Malgré sa « profession » d’athéisme, mais d’un athéisme « chrétien » ( !) disait-elle, je tiens à lui rendre hommage. Pourquoi ? Elle a su chanter l’Occident. La meilleure preuve,  son dernier livre : « la force de la Raison ». Elle ose écrire dans son franc parlé :  

- "L'Europe n'est plus l'Europe, c'est l' 'Eurabie, une colonie de l'Islam (...). La servilité vis-à-vis des envahisseurs a empoisonné la démocratie, avec des conséquences évidentes pour la liberté de pensée, et pour la conception de la liberté elle-même."

- "Tas de Ponce Pilate, plutôt qu'une communauté d'États. Et même si tous les habitants de cette planète pensent autrement, c'est ce que moi je continuerai à penser."

Elle était très proche du cardinal Ratzinger. Elle fut reçue par Benôit XVI dès son accès au Trône Pontificale. Elle écrivait "Je me sens moins seule quand je lis les livres de Ratzinger." (...) "je suis une athée, et si une athée et un pape pensent les mêmes choses, il doit y avoir quelque chose de vrai.". Dans la quatrième page de son livre : la Force de La Raison : elle écrit : « Cette fois-ci, je ne fais pas appel à la rage, à l’orgueil, à la passion. Je fais appel à la Raison ». C’était justement le thème de la magnifique conférence que  Benoît XVI donnait, mercredi dernier, dans le grand amphithéâtre de l’université de Ratisbonne. Nous y reviendrons  la semaine prochaine dans « Regard sur le monde ».

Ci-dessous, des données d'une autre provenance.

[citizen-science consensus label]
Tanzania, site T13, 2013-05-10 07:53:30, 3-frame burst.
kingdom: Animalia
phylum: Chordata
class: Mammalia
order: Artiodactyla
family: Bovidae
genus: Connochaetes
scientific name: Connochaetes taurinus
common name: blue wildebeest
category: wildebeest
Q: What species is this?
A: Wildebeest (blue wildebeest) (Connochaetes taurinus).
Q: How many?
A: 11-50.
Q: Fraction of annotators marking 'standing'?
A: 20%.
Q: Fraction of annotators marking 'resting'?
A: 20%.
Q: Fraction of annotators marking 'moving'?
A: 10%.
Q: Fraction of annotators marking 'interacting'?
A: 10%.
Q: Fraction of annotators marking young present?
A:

Voici un extrait de son  premier chapitre.

« Cela ne me fait pas plaisir, de dire que Troie brûle, que l’Europe est désormais une province, voire une colonie de l’Islam et l’Italie, un avant poste de cette province, un point de repère de cette colonie. Le dire revient à admettre que les Cassandres parlent vraiment au vent, que malgré leurs cris de douleur, les aveugles restent aveugles, les sourds restent sourds, les consciences réveillées se rendorment vite, et les Mastri Cecchi meurent pour rien. Mais, c’est cela la vérité. Du Détroit de Gibraltar aux fiords de Soroy, des falaises de Douvres aux plages de Lampedusa, des steppes de Volgograd aux vallées de la Loire et aux collines de Toscane, l’incendie flambe.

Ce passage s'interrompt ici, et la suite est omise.